Serbia Is A Frontrunner In The EU Accession Process

What happens in the Western Balkans directly influences Austria. This is why we have such a clear interest in the stability and economic prosperity of Serbia and the entire region. We believe strongly that Serbia and the other countries of the Western Balkans firmly belong to the European Union – Alexander Schallenberg

The global diplomatic lockdown, caused by the Coronavirus pandemic, was broken with the Austrian foreign minister’s visit to the countries of the Western Balkans. He came to Serbia bringing medical assistance and an offer that, if required, patients with Covud19 could be treated in Austria. In this interview for CorD Magazine, Minister Alexander Schallenberg reiterates his support for Serbia’s European integration, which, as he notes, depends on the speed with which Serbia implements reforms and meets the criteria set.

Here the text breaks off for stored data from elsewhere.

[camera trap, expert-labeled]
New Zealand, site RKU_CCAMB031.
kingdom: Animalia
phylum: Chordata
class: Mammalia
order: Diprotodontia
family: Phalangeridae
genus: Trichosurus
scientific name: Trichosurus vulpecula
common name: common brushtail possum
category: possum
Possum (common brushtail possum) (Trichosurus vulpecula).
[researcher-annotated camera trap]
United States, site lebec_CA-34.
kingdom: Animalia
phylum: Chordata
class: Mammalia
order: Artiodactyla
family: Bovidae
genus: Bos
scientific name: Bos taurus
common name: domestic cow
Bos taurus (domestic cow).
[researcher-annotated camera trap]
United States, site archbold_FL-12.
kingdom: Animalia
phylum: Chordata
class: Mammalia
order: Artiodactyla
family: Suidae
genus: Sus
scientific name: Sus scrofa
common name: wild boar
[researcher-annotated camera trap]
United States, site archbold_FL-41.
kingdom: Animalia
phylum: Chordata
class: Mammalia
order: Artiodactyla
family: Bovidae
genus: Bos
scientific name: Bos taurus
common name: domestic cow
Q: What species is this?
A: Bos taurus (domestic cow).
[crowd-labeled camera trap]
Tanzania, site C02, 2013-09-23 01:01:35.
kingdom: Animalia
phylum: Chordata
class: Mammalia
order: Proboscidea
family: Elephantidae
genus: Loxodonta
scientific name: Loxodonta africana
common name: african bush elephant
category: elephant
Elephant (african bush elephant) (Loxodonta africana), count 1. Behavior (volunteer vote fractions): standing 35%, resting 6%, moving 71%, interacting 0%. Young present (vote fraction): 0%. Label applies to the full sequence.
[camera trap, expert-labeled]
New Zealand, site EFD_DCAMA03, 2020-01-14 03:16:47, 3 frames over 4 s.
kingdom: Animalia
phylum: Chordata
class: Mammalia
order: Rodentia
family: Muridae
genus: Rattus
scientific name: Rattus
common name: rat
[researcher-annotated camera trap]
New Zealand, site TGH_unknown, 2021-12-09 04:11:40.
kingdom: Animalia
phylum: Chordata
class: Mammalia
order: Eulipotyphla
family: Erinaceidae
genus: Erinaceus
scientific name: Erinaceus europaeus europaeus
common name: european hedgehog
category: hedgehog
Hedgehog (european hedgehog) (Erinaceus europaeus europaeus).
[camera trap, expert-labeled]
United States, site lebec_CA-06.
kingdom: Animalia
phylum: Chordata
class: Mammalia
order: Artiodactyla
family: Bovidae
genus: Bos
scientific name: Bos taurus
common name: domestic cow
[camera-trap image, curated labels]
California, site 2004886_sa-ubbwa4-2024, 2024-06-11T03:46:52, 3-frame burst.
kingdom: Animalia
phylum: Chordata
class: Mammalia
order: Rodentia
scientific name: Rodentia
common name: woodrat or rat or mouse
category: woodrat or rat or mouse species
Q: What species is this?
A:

How would you summarise your overall impressions following the culmination of your mini-tour of the Western Balkans, during which you visited Serbia and Kosovo and Albania?

The visit to Serbia, Kosovo and Albania was my first visit abroad since the outbreak of the Covid-19 pandemic. The Austrian government has decided to send medical equipment and test kits to the region as a sign of solidarity and support. We have also offered to treat ICU patients from Serbia and other countries of the region in Austria.

The visit showed that Austrian-Serbian bilateral relations can weather good and bad times – and indeed it is our goal to offer support, particularly in times of crisis. My impression of the visit was very positive. I have seen a strong commitment by Serbia to tackle the Covid-19 crisis and its consequences with determination and efficiency, and an eagerness to re-open the economy and social life of the country. This phase is a great challenge for all of us.

Did you get the impression that a favourable climate exists for the resumption of the dialogue on normalisation between Belgrade and Pristina?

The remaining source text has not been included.